*TEXT SECTION*:
+-------+

On March 13, Hagerstrom and his wingman Elmer N. Dunlap came across two MiGs, the first of which Hagerstrom, by his own account, "shot the daylights out of".[44] He fired at the second until he ran out of ammunition, and the remaining MiG was leaking fuel and its engine had stopped. Hagerstrom told Dunlap to "finish off" the crippled plane, and the MiG's pilot bailed over the enemy's Antung Airfield.[45] That mission gave Hagerstrom a total of 4.5 victories, just short of the five kills needed for ace status. Knowing that he was likely to be transferred out soon, he became even more determined to get another victory, giving a speech to his men on March 27:[46]

Gentlemen, I've been living on coffee. I haven't been sleeping. I've got to do this thing. I'm gonna do it, and if you don't want to go with me, that's fine, I'll understand. We are going to go up there and give it one good college try south of the Yalu, and if we don't scare anything up, I'm going after them today.

I thought, 'I wonder what he's going to tell those guys at the officers club tonight because he's going to be landing very close to his own air base.' Seeing a burning MiG crash on your own base can cause a hell of a morale problem.

+-------+

*GIVEN INFORMATION*:
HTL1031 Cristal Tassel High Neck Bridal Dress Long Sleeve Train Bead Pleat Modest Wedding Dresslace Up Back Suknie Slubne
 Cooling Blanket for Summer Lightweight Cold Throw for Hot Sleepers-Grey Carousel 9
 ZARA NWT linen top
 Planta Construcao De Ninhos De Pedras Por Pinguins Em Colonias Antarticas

+-------+

*EXERCISE DESCRIPTION*: From the text section about Hagerstrom's March 13 mission, list everything it states about the second MiG he encountered.

*COMPLETED EXERCISE*:
- Hagerstrom fired at it until he ran out of ammunition.
- It was leaking fuel.
- Its engine had stopped.
- Hagerstrom told Dunlap to "finish off" the crippled plane.
- Its pilot bailed over the enemy's Antung Airfield.